Return the data verbatim, starting at the line containing "From furthest to" and ending at the final line of the data, with both ends included.

++++ Provided data

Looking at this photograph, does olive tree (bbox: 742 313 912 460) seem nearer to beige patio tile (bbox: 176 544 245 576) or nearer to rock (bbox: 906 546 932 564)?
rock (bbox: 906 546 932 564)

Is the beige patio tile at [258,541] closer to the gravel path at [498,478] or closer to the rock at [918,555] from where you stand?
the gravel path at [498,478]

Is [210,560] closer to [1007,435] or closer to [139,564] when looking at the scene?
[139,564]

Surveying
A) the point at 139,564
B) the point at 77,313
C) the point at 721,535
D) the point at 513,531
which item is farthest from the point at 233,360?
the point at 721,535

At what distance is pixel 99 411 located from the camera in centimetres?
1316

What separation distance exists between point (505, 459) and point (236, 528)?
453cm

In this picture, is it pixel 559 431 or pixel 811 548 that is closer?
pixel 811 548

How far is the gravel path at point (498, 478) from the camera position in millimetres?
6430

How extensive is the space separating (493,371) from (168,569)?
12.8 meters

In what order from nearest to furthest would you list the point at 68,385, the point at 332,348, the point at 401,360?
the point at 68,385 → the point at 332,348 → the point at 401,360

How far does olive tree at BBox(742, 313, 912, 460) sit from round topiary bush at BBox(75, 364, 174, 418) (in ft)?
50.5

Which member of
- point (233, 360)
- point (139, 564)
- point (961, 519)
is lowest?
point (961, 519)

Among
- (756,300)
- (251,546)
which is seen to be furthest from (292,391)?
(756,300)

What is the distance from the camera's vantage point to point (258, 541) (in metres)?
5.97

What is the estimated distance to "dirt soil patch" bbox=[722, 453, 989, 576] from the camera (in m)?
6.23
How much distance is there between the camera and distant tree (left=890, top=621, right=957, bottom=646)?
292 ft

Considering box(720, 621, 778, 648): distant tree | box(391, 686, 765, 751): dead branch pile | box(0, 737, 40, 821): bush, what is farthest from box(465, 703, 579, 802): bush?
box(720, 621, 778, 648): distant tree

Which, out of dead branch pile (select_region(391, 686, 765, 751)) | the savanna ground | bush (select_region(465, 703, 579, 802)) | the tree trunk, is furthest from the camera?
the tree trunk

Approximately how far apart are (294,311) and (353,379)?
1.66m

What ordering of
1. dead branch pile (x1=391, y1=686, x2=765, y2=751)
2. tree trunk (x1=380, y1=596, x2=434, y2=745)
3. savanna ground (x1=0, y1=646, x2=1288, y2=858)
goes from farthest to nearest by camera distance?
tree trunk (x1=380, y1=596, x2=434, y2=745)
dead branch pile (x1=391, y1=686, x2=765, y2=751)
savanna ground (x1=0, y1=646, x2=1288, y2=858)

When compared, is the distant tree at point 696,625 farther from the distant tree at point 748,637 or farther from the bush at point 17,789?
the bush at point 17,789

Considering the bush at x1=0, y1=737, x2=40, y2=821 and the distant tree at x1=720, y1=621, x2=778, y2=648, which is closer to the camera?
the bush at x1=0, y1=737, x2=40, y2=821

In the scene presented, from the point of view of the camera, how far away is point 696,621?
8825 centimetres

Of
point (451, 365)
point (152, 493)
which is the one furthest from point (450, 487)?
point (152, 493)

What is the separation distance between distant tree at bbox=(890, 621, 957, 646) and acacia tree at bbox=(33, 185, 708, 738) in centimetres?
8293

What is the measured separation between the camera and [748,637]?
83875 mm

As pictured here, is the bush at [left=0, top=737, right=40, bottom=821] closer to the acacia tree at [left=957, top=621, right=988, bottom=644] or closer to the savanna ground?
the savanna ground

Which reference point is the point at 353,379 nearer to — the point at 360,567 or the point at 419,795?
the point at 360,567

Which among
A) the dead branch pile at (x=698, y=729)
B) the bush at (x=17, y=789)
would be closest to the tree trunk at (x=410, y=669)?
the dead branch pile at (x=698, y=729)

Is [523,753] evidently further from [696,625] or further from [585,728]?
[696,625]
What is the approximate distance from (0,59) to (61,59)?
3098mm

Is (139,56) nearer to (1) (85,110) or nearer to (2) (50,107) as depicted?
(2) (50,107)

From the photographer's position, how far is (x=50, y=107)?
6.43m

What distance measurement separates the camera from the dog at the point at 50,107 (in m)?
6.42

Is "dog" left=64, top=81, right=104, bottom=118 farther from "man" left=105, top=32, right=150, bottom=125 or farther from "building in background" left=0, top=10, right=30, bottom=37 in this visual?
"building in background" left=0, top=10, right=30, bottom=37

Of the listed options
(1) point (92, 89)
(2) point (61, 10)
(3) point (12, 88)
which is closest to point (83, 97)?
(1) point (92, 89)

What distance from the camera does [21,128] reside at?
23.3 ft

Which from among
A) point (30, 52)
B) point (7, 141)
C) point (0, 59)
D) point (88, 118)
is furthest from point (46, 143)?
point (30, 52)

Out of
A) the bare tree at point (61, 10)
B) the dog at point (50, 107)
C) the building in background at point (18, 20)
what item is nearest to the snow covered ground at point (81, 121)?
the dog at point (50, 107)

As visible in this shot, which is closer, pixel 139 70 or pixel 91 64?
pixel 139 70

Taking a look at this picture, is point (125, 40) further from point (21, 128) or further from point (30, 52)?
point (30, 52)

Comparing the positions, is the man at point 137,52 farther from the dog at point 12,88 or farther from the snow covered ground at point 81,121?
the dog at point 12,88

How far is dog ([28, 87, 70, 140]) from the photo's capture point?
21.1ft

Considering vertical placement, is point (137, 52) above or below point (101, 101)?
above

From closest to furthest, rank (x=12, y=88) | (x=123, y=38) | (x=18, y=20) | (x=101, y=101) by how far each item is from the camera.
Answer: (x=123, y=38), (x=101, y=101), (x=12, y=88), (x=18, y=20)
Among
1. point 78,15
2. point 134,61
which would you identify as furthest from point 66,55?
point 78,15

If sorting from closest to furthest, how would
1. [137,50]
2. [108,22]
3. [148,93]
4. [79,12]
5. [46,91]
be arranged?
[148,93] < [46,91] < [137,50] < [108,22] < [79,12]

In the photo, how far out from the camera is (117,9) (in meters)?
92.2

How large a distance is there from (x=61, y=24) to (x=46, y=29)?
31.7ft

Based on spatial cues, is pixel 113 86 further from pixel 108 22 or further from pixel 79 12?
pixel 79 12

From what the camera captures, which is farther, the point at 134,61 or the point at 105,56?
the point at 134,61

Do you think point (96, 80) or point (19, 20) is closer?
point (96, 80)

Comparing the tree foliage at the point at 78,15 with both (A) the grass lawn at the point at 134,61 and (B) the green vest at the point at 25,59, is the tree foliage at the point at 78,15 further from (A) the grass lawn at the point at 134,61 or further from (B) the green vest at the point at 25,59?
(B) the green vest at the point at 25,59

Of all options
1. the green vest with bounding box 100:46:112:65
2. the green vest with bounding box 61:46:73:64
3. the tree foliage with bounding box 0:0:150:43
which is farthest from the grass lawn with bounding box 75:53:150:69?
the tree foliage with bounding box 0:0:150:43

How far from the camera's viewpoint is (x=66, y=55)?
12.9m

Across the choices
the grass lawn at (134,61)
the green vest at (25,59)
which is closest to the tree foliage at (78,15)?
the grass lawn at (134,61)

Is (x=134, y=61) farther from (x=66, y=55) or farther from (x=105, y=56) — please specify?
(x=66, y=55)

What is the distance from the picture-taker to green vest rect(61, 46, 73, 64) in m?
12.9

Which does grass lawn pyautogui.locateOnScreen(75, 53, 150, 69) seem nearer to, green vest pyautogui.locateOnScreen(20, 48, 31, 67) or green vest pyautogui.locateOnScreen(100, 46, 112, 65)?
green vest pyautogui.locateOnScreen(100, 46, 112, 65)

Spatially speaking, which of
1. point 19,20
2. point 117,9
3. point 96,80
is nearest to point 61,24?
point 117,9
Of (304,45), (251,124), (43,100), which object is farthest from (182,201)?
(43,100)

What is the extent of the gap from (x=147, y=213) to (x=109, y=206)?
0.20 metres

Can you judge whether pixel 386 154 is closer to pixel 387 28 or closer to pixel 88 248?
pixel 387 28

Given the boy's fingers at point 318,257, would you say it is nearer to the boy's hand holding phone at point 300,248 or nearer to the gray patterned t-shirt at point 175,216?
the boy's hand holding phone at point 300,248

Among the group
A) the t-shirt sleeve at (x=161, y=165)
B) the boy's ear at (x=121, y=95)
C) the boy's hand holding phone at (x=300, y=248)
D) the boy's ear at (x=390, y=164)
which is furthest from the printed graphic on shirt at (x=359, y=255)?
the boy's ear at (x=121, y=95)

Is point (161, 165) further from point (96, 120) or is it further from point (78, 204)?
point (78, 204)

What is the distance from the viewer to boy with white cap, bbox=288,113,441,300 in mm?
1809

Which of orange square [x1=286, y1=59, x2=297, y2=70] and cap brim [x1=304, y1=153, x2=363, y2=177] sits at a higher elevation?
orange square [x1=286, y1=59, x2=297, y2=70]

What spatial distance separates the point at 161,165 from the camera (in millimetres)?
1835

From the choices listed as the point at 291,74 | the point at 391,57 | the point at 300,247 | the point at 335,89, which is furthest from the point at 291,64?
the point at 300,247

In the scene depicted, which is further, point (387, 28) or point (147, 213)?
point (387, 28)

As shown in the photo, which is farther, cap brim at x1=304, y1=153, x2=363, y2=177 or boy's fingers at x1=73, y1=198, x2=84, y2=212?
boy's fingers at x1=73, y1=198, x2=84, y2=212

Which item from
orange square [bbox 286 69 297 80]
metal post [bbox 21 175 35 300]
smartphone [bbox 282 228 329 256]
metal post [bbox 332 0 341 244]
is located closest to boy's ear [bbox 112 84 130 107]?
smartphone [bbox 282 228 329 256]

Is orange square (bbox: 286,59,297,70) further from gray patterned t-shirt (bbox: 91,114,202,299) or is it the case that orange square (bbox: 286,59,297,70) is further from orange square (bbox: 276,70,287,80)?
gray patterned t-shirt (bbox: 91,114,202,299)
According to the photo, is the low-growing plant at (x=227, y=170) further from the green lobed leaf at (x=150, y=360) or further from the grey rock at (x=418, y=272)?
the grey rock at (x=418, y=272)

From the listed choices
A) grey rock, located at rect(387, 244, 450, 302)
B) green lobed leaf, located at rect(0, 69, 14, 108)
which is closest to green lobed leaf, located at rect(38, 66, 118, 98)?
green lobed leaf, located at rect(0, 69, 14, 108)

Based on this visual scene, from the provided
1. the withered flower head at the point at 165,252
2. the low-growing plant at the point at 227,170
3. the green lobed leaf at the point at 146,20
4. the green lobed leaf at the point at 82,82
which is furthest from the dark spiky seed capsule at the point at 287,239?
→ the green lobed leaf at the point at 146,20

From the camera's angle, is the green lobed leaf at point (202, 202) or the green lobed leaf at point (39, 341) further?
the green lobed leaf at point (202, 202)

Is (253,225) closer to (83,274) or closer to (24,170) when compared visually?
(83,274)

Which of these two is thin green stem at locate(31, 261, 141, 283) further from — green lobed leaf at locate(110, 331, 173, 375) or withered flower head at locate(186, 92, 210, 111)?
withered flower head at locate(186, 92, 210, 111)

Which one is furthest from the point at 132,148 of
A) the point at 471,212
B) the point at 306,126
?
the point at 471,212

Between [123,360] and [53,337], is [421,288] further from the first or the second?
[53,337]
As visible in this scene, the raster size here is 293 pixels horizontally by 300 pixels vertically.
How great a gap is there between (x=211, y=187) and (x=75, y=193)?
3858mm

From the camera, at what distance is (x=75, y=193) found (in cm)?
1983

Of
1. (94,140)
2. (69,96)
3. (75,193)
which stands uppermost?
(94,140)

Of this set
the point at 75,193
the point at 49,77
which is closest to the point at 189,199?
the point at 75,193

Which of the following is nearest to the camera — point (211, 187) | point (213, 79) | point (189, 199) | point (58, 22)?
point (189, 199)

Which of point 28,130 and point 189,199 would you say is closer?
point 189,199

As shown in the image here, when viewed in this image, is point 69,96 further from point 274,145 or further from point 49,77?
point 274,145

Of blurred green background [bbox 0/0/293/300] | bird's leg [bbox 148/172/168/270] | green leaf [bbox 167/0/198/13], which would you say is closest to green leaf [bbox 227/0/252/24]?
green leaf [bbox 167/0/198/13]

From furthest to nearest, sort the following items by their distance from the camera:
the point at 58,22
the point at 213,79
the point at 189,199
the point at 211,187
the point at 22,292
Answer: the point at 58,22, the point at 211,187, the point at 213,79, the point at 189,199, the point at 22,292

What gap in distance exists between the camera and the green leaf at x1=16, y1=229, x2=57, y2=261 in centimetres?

++++++++

◆ The answer
From furthest to nearest, sort the following items by their distance from the camera:
the point at 58,22
the point at 213,79
the point at 189,199
the point at 211,187
the point at 22,292
Answer: the point at 58,22, the point at 211,187, the point at 213,79, the point at 189,199, the point at 22,292

What gap in distance exists between the camera and the green leaf at x1=16, y1=229, x2=57, y2=261 in centimetres?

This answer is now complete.